** Information provided follows **
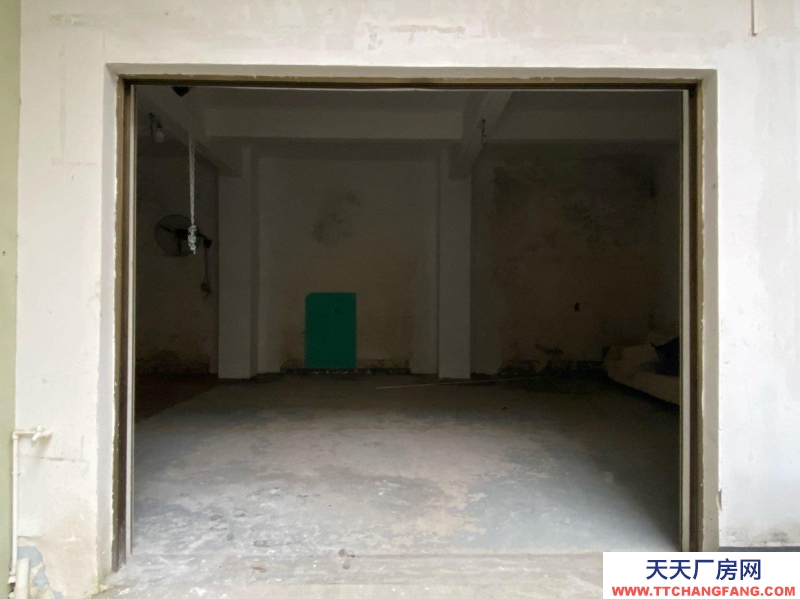 (出租) 陽江江城三環路大潤發對面倉庫出租食品倉庫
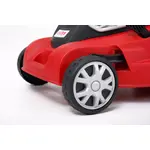 Газонокосилка электрическая HECHT 1638 R, фото , изображение 3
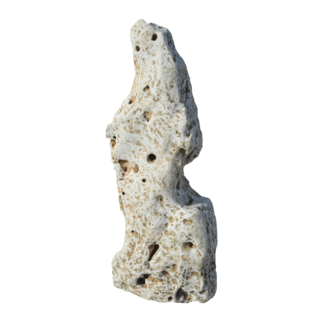 Travertín ATR51 soliterny kameň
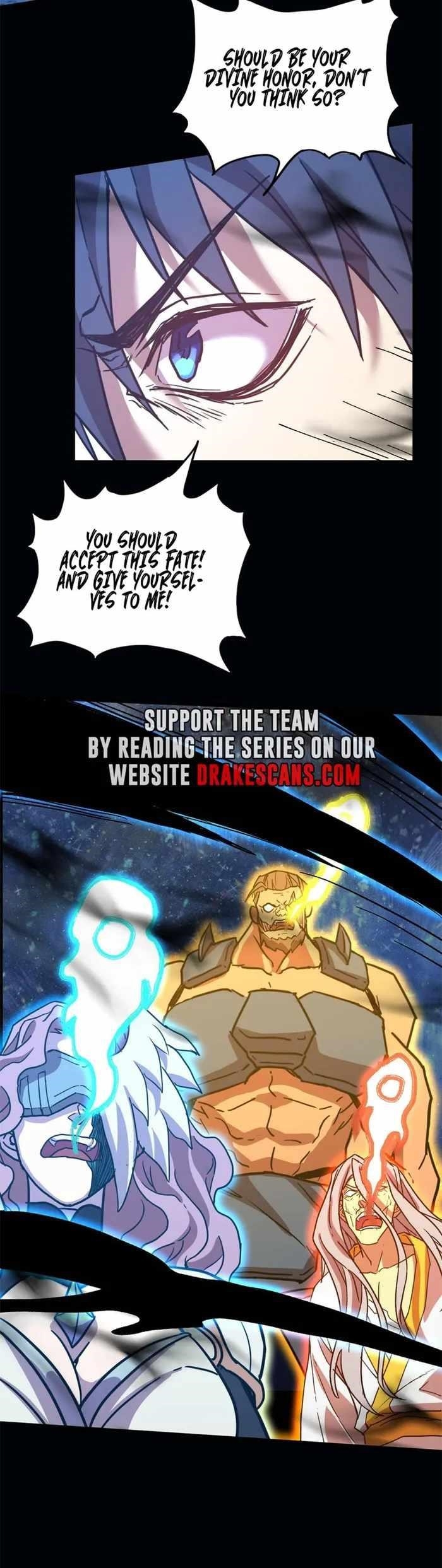 Read Logging 10,000 Years into the Future Manga Online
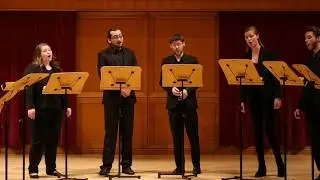 Giovanni Gabrieli: Jubilate Deo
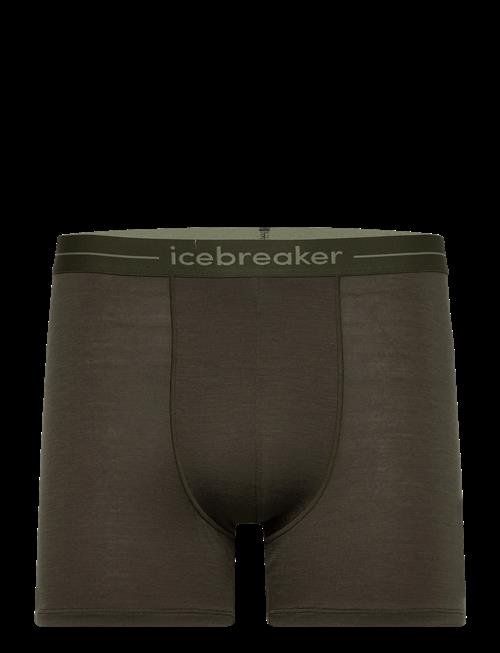 Icebreaker | M Anatomica Boxers | S
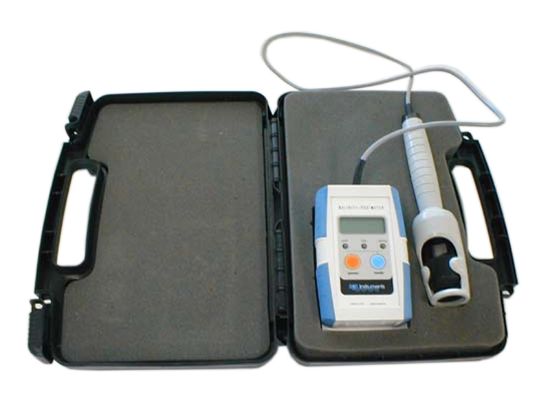 SALINITY/TDS METER SALINE GENERATING SLTD100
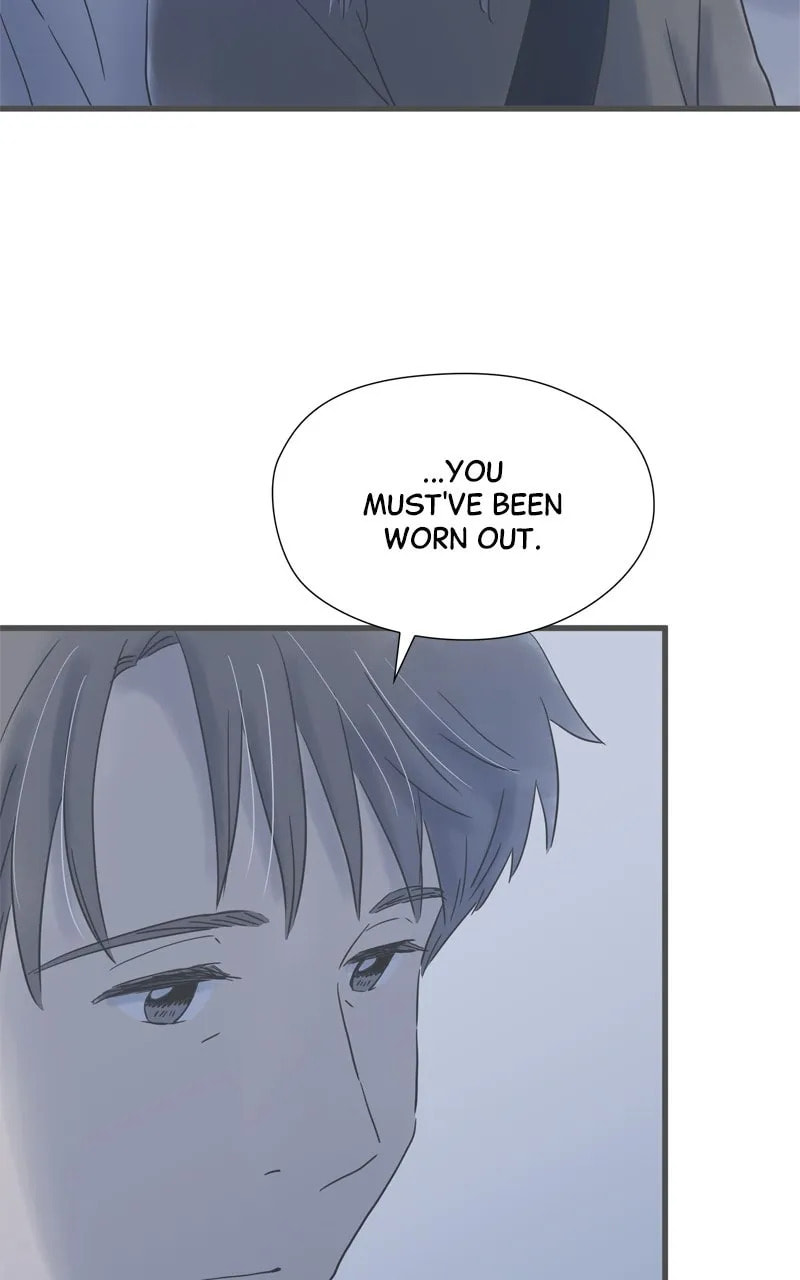 It Rains On Precious Days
** End of Information provided **
What the task asks: Leave every picture out, and reproduce exactly the lines from the line bearing "Travertín ATR51 soliterny kameň" through the closing line of the material above.

Written solution:
 Travertín ATR51 soliterny kameň
 Read Logging 10,000 Years into the Future Manga Online
 Giovanni Gabrieli: Jubilate Deo
 Icebreaker | M Anatomica Boxers | S
 SALINITY/TDS METER SALINE GENERATING SLTD100
 It Rains On Precious Days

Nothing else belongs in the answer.